A SAMtools-supported model treats each command as a node in a directed acyclic graph (DAG):

| Node | Function | Input | Output | I/O Model | | :--- | :--- | :--- | :--- | :--- | | samtools view | Conversion/filtering | SAM/BAM/CRAM | BAM | Stream | | samtools sort | Coordinate sorting | Unsorted BAM | Sorted BAM | Disk-heavy | | samtools index | BAI indexing | Sorted BAM | .bai file | Random access | | samtools mpileup | Genotype likelihood | Multiple BAMs | BCF/VCF | Streaming + math | | samtools depth | Coverage histogram | BAM | Text table | Streaming |

5. Case Study: Reducing False Positives in Low-AF Variants

Problem: In circulating tumor DNA (ctDNA) with 1% allele frequency (AF), standard SAMtools models produce high false positives due to sequencing errors.

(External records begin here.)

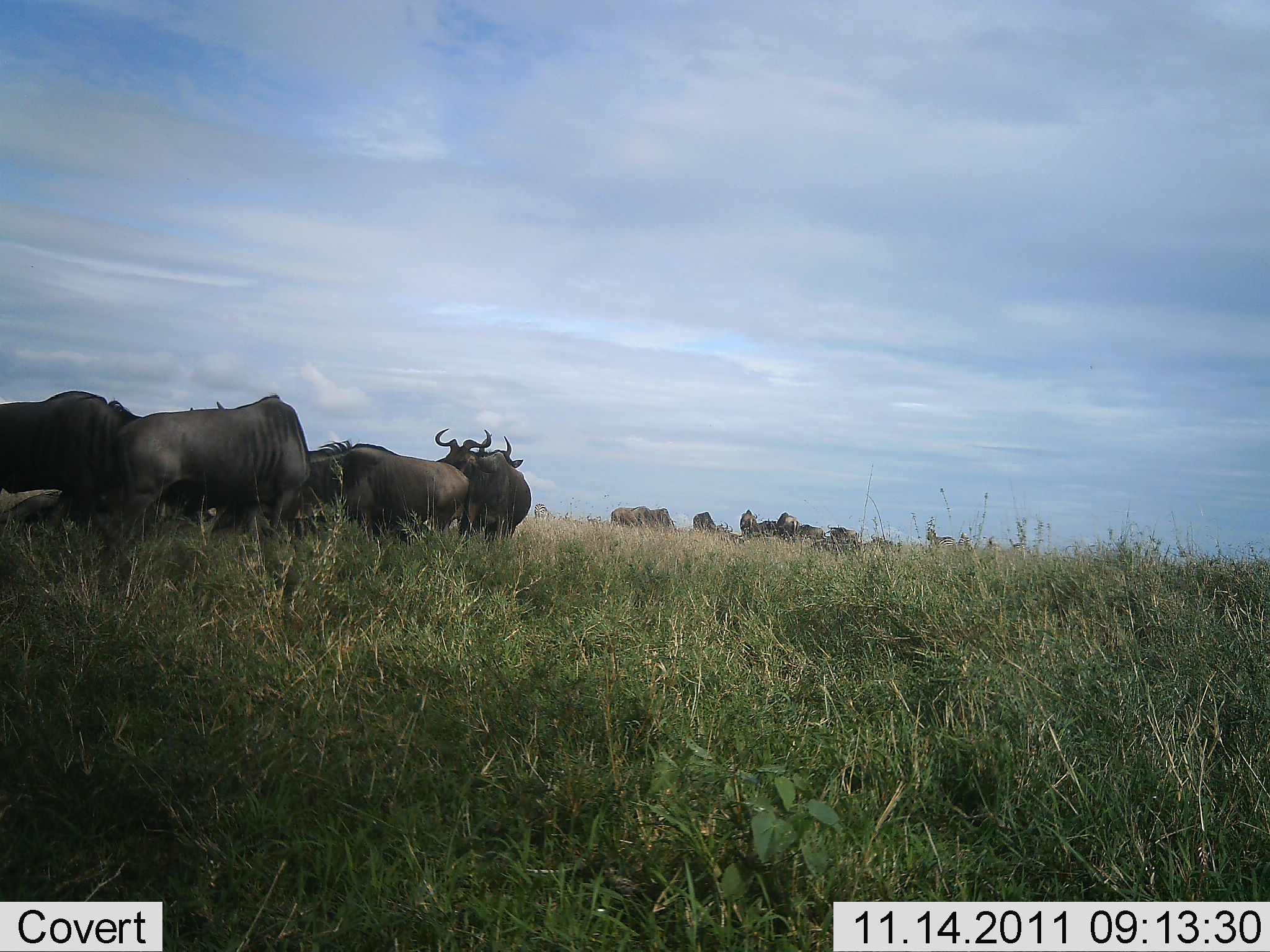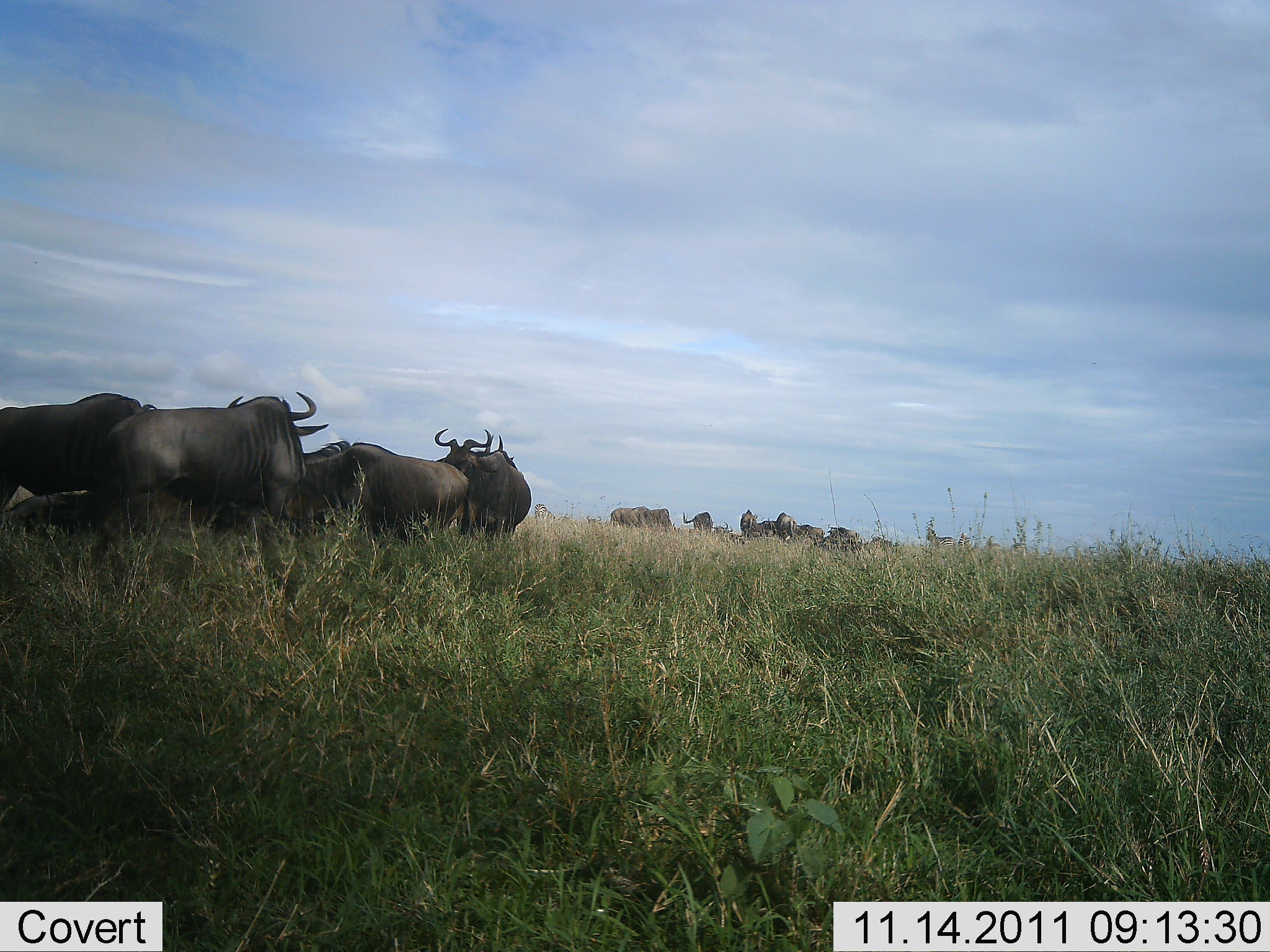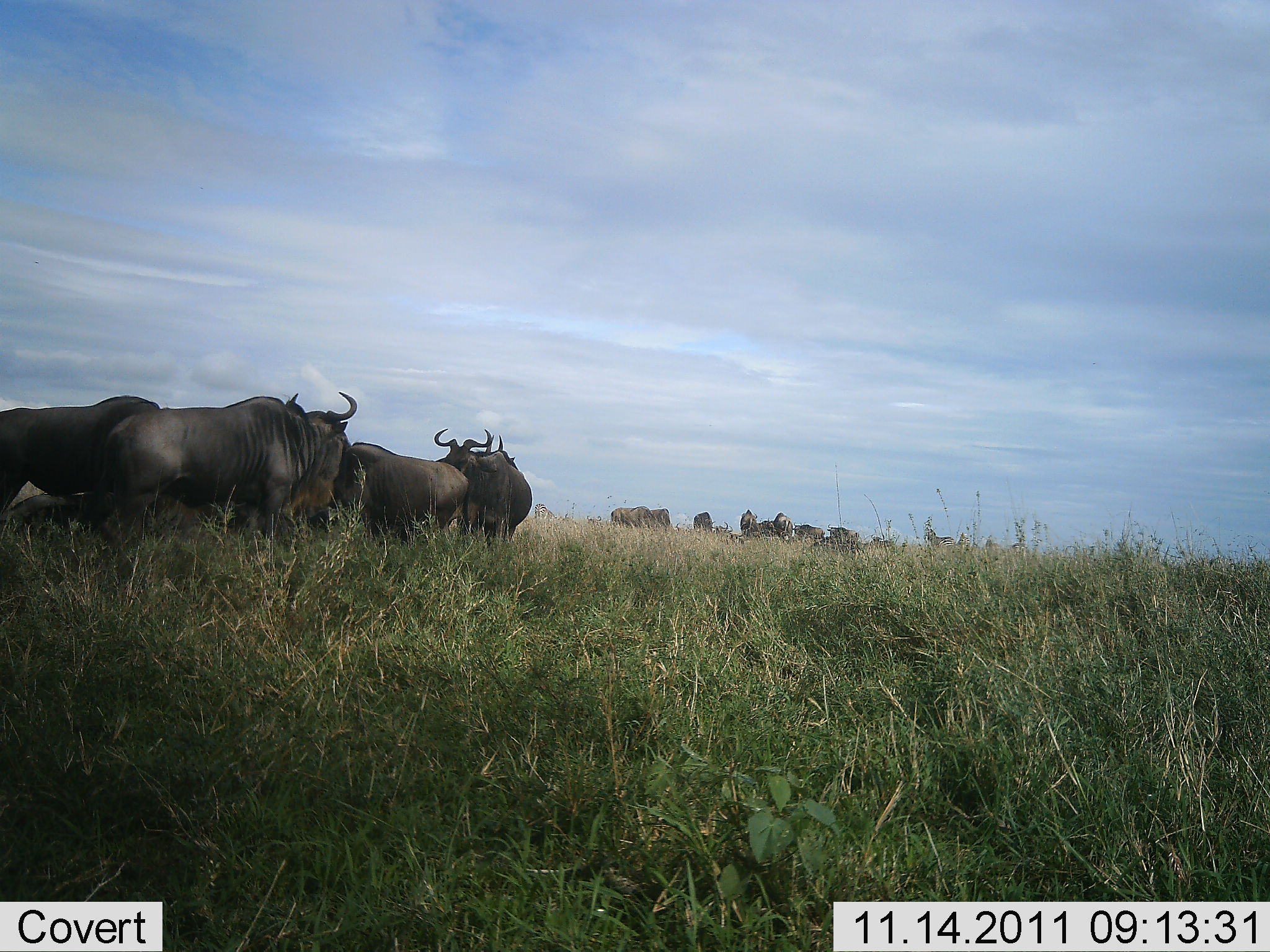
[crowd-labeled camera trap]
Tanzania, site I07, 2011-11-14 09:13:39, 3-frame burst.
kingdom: Animalia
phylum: Chordata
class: Mammalia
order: Artiodactyla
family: Bovidae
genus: Connochaetes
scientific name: Connochaetes taurinus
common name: blue wildebeest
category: wildebeest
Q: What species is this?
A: Wildebeest (blue wildebeest) (Connochaetes taurinus).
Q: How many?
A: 11-50.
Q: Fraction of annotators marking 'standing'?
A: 54%.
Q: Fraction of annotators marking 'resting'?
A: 15%.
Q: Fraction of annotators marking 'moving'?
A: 23%.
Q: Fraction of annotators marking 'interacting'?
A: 23%.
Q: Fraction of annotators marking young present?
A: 0%.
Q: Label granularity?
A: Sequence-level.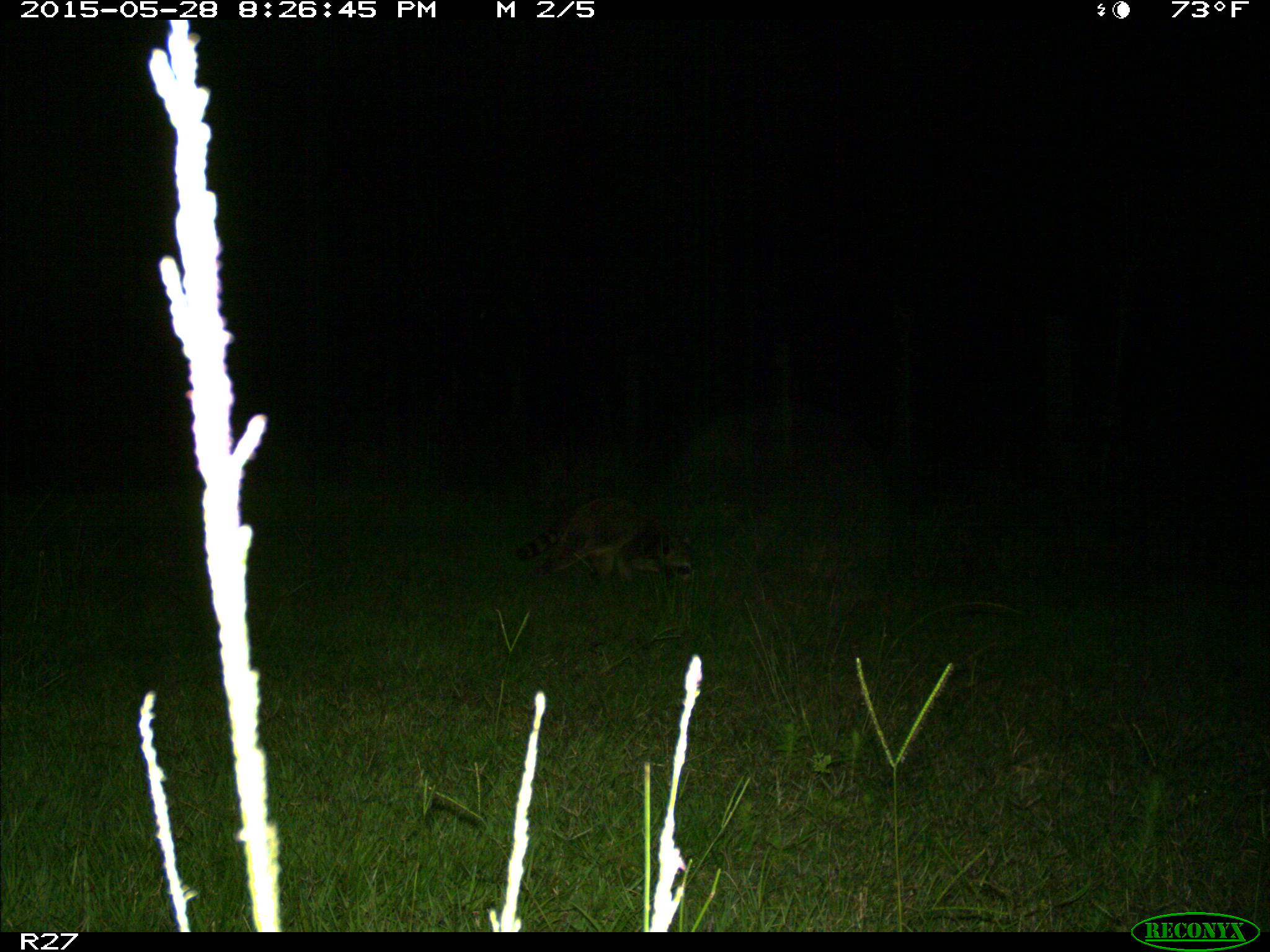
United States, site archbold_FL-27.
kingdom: Animalia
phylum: Chordata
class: Mammalia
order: Carnivora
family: Procyonidae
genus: Procyon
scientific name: Procyon lotor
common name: common raccoon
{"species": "Procyon lotor (common raccoon)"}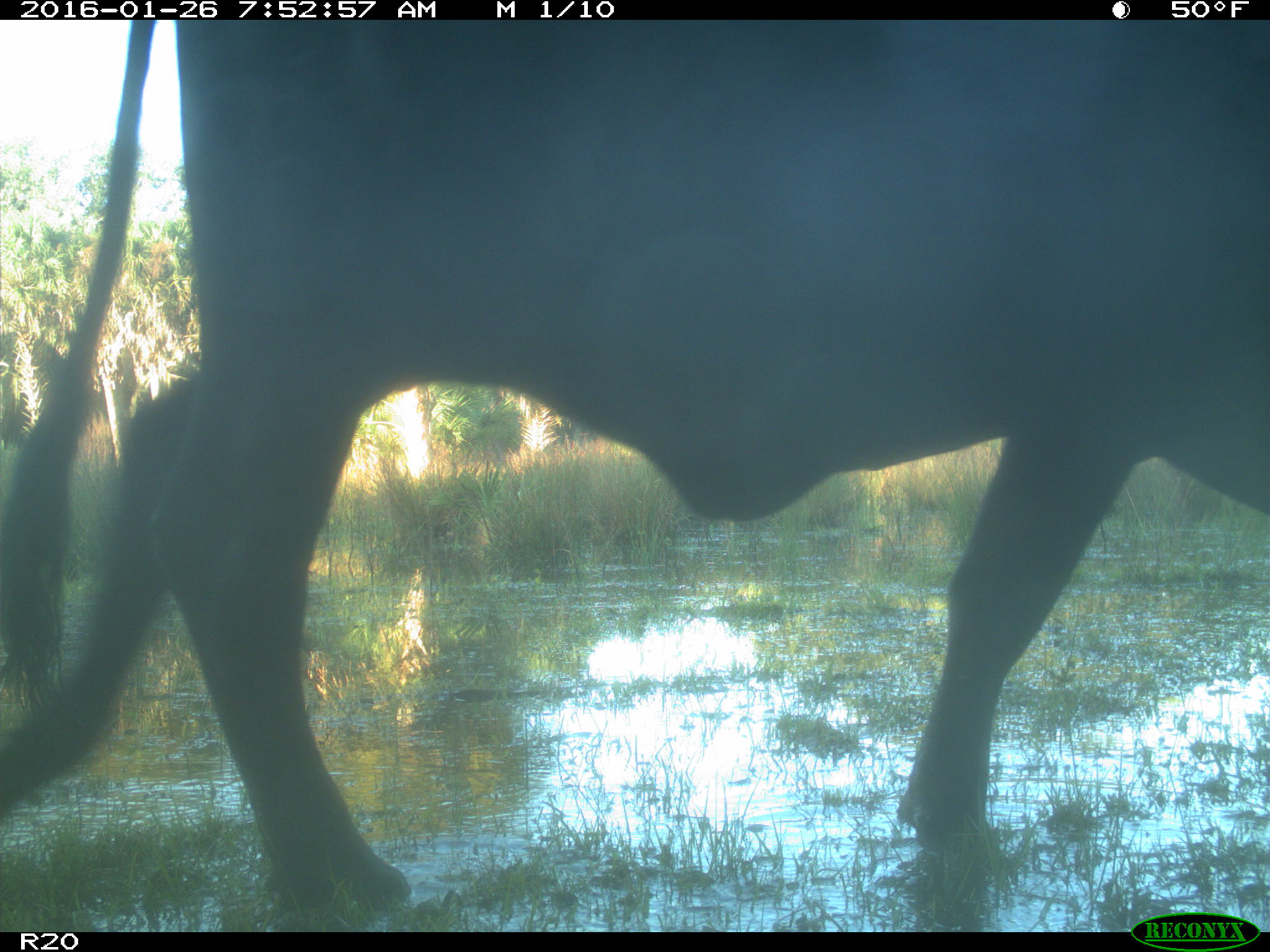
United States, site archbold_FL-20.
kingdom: Animalia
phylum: Chordata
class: Mammalia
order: Artiodactyla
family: Bovidae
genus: Bos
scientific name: Bos taurus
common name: domestic cow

Solution: A SAMtools-supported model with hard filtering and strand bias correction. Stable Diffusion 3 – Multi-modal text-to-image with DiT

Workflow:

  1. samtools view -q 30 -F 0x04 in.bam (Keep only reads with MAPQ >= 30, not unmapped).
  2. samtools mpileup -d 1000 -Q 20 -f ref.fa in.bam > pileup.txt
  3. Custom Python script to compute Fisher’s exact test on strand bias.
  4. bcftools filter -e 'INFO/DP<20 || INFO/AF<0.01 || INFO/STB>0.05'

Result: Sensitivity dropped from 95% to 89%, but precision improved from 0.45 to 0.82 (validated by ddPCR).

4.3 The Coverage-Based CNV Model

A lightweight model for copy number variation:

samtools depth -a -b regions.bed in.bam | \
    awk 'sum+=$3 END print sum/NR'   # Mean depth per region

This model bypasses complex segmentation algorithms and uses SAMtools' native -d (max depth) flag to normalize GC bias.